----- Source extract

Blake Oliver: Yeah, much less important to have a product that works than to be able to tell a convincing story, unfortunately ... The accountant in me does not like that. I see these startups raising money all the time with just an idea, and a hope, and a dream, and here [00:16:30] we are, creating something that actually works, and creates value for people today, and makes money today [cross talk]

Jotham Ty: Oh, you are striking a strong emotional chord.

David Leary: This is why accountants become accountants, and don't become novelists, right? It's fundamental.

Blake Oliver: Yep, or fundraisers, yep.

David Leary: Or fundraisers [cross talk] Jotham, if you want to go ahead, and do your sharing - share your screen?

----------
----- Entries shown

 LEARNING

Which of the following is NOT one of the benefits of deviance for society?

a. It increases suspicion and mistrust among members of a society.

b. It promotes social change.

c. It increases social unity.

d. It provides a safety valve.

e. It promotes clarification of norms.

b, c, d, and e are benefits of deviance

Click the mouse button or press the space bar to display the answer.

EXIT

----------

**Instructions**
a) In the transcript, what does David Leary ask Jotham to do in his final line?
b) Condense the paragraph of the transcript beginning "Blake Oliver: Yeah, much less important" into two sentences, keeping its main facts.
c) Pick up the transcript after David Leary's invitation to Jotham and continue the conversation.
The listing above is separate material and is not part of the transcript.

**Responses to the exercise**
a) He asks Jotham to go ahead and share his screen.

b) Blake Oliver regrets that telling a convincing story matters more than having a working product, a view the accountant in him dislikes. He observes that startups often raise money on little more than an idea, a hope, and a dream, while his team is building something that works, creates value for people today, and makes money today.

c)
Jotham Ty: All right, so just to tee it up, this is an example that we're actually working with a pretty [00:17:00] notable company on right now. They're looking to use Alan to manage their fixed assets. If you're a large company like they are, they actually have dedicated people that, at the end of each month, they send emails to people that own assets, new assets. In accounting, you can't start depreciating an asset until it's in service, so what you have are records like this. This is a fixed-asset record in NetSuite, in our internal environment - the test [00:17:30] environment - so there's no confidential data here.

Blake Oliver: Because this is going to go on the podcast, I'm just going to describe what I'm seeing here. I'm seeing a screen in Oracle NetSuite in the fixed-assets register. Looks like it's a Dell computer of some sort, or a server of some sort. We've got the original cost. All the information - residual value, accounting methods, straight line, asset lifetime, 36 - everything we need to do the depreciation, right? [00:18:00]

Jotham Ty: Except the confirmation from the owner of that asset that it's ready to depreciate.

Blake Oliver: By "owner," you mean whoever in the enterprise is responsible for it?

Jotham Ty: Exactly, so if you, Blake, were responsible for that asset, accounting would need to reach out to you, and ask you, "Are you using this expensive laptop right now?"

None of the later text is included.